Written problem
List every business segment of Northland Power named in the text below.

Text to read
------------------------------------

Or also..."Gone with the wind" 💨🥸


Description of the company:


Northland Power Inc. is a Canadian electric utility headquartered in Toronto. Northland operates power plants in Europe and Canada, with a focus on natural gas and renewable energy. [1]


Business segments [4]:

Offshore Wind

Onshore Renewables

Utilities

Natural Gas

New Technologies


Sales (in thousands of CAD) [7]:

Offshore Wind (DE / NED): 1,259,247

Onshore Renewable Facilities (CA / ESP): 485,857

Natural Gas (CA): 425,572

Utilities (COL): 269,692

Other: 8,447


More than 70% of revenue is attributable to the Offshore/Onshore Wind division, i.e. the operation of wind turbines on water, and Onshore Renewables, which includes solar installations and wind energy generation on land.

------------------------------------

Given entries

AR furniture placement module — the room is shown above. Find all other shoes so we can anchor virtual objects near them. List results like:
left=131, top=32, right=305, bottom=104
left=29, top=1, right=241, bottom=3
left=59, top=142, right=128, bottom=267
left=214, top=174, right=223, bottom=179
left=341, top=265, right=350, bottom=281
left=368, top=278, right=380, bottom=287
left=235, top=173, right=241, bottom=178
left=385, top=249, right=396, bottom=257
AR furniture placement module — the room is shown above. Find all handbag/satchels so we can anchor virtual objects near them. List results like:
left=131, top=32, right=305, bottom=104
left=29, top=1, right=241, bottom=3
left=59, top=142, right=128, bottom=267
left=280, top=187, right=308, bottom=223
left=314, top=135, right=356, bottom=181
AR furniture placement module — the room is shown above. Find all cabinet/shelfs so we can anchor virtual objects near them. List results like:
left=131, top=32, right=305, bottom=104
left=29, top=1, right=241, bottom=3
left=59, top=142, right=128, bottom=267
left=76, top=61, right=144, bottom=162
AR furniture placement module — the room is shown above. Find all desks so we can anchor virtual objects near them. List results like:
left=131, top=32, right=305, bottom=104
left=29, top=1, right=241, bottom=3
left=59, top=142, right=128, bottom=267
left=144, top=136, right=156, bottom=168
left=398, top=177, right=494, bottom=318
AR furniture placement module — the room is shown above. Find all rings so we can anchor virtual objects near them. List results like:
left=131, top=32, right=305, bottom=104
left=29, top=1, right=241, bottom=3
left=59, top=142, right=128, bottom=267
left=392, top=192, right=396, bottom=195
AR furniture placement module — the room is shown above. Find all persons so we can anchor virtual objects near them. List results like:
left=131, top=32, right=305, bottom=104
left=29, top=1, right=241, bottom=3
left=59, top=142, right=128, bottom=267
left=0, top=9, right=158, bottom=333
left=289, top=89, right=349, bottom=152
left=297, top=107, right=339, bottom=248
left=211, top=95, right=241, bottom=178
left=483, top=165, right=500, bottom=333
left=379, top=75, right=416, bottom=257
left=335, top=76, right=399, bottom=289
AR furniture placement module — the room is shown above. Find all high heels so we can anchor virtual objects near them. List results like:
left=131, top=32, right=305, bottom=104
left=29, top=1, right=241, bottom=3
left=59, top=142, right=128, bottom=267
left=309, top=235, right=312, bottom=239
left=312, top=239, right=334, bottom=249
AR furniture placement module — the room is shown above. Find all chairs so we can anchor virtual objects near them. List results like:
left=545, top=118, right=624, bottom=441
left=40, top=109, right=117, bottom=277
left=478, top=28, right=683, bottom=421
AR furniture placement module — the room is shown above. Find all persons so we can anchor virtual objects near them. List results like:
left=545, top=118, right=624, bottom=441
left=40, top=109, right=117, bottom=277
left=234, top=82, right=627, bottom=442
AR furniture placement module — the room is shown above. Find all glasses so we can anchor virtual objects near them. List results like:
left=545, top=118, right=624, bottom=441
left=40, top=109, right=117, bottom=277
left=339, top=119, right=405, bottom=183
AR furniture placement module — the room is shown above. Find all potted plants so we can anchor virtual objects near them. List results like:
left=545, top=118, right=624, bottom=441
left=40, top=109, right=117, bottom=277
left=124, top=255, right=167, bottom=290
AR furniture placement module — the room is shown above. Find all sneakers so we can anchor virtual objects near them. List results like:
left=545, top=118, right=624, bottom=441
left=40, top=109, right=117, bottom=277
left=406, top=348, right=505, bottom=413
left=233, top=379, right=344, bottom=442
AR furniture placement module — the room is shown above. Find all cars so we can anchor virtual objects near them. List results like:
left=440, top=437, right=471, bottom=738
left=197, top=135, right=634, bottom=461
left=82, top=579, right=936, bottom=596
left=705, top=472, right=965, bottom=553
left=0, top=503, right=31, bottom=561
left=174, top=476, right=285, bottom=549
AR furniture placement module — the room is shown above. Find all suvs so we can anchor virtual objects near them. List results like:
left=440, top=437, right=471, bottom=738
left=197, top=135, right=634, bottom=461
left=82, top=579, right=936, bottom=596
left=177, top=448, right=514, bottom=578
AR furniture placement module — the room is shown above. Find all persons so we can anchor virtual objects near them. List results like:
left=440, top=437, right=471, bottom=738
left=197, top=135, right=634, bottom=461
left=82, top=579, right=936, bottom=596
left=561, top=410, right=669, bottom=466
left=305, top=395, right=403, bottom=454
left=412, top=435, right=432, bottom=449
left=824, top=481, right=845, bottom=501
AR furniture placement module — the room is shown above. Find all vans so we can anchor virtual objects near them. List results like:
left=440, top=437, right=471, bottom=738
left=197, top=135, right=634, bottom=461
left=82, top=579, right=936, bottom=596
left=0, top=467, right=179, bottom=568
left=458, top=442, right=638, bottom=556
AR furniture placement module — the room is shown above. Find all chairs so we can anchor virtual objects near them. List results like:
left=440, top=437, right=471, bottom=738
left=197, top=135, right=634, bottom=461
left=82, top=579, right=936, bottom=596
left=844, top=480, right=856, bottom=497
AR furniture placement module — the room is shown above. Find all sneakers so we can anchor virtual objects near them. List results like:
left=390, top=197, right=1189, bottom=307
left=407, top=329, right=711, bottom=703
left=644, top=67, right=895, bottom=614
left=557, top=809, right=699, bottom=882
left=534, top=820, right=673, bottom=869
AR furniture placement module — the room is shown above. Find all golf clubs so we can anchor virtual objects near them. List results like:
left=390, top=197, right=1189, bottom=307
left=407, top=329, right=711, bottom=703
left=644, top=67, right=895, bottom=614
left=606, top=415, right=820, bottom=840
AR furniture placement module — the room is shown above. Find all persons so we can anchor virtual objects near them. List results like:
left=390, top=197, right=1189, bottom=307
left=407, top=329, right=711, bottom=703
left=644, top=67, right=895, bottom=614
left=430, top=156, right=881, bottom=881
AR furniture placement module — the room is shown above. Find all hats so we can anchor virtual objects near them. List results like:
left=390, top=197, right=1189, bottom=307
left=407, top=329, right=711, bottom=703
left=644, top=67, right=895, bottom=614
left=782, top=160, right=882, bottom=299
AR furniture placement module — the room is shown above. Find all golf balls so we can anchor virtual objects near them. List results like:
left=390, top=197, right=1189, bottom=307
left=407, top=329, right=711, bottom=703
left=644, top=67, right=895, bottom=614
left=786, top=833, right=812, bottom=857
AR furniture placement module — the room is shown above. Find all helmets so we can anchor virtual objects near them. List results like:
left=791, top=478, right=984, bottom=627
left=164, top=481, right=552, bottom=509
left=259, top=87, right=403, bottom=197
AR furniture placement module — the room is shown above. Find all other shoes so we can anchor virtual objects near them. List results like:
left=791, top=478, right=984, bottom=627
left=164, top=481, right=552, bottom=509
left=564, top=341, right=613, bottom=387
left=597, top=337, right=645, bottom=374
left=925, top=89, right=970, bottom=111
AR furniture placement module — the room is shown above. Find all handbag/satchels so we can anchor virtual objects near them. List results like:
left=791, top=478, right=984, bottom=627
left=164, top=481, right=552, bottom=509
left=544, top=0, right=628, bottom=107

------------------------------------

Result
Offshore Wind
Onshore Renewables
Utilities
Natural Gas
New Technologies